But according to NEM Ventures executive Dave Hodgson, VC firms have the potential to support, and crush, cryptocurrency firms.
Aside from cutting out initial-coin-offerings, investors can also deliberately take run down a company’s bank balance by dragging out due diligence proceedings. Of course, NEM Ventures would never do such a thing.
The bad vibes surrounding cryptocurrency exchange Bitfinex just won’t go away.
This week, the US Department of Justice confirmed that it was investigating the exchange’s payments processors.
Two individuals, one Israeli and one American, named Ravid Yosef and Reginald Fowler, were charged by the DoJ for having misled financial institutions.
The pair allegedly said that the money they were handling was for real estate deals when, in reality, it was being used to make payments for cryptocurrency companies.
Staying with Bitfinex, the exchange was also under investigation this week for some shady dealings regarding Tether.
A stablecoin tied to the USD, Tether is operated and issued by Bitfinex.

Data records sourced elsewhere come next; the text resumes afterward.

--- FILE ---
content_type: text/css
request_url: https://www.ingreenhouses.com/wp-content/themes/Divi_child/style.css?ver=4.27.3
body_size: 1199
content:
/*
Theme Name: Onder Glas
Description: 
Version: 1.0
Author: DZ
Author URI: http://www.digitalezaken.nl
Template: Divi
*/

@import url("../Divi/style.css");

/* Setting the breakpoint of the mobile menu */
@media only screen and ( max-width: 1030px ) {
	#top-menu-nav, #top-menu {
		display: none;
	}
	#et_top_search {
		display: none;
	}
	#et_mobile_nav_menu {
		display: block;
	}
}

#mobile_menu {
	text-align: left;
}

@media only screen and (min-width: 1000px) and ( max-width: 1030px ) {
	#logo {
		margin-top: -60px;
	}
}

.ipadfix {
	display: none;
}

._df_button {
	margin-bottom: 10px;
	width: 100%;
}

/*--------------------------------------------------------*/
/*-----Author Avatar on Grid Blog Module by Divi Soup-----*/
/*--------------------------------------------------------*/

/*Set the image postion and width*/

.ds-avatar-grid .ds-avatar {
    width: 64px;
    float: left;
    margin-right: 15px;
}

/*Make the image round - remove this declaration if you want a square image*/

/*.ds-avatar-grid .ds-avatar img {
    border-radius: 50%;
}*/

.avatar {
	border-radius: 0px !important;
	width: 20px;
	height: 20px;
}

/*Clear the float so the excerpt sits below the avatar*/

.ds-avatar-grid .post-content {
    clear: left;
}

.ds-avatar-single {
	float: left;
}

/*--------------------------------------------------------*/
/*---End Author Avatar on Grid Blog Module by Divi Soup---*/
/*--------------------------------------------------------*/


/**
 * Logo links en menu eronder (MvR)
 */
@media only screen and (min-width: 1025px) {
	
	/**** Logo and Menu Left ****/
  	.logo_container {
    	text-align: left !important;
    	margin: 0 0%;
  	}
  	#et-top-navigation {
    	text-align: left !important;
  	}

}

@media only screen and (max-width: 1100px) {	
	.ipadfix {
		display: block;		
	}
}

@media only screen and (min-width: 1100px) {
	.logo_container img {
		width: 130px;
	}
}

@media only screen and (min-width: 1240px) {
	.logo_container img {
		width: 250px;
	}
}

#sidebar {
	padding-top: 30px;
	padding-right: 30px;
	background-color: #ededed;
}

But now US authorities in New York are looking at a dodgy loan related to the backing of the cryptocurrency that, the exchange said originally, was tied at 1:1 with the dollar.
Now it appears the firm is using a fractional reserve system and, were everyone to convert their stable coins at once, Bitfinex would not be able to compensate them with USD.
The exchange compared its operations to the Federal Reserve. But, as Finance Magnates very own Victor Golovtchenko so astutely put it, “the worrying aspect of this statement is the fact that it compares the stable coin’s position to that of the US central bank.”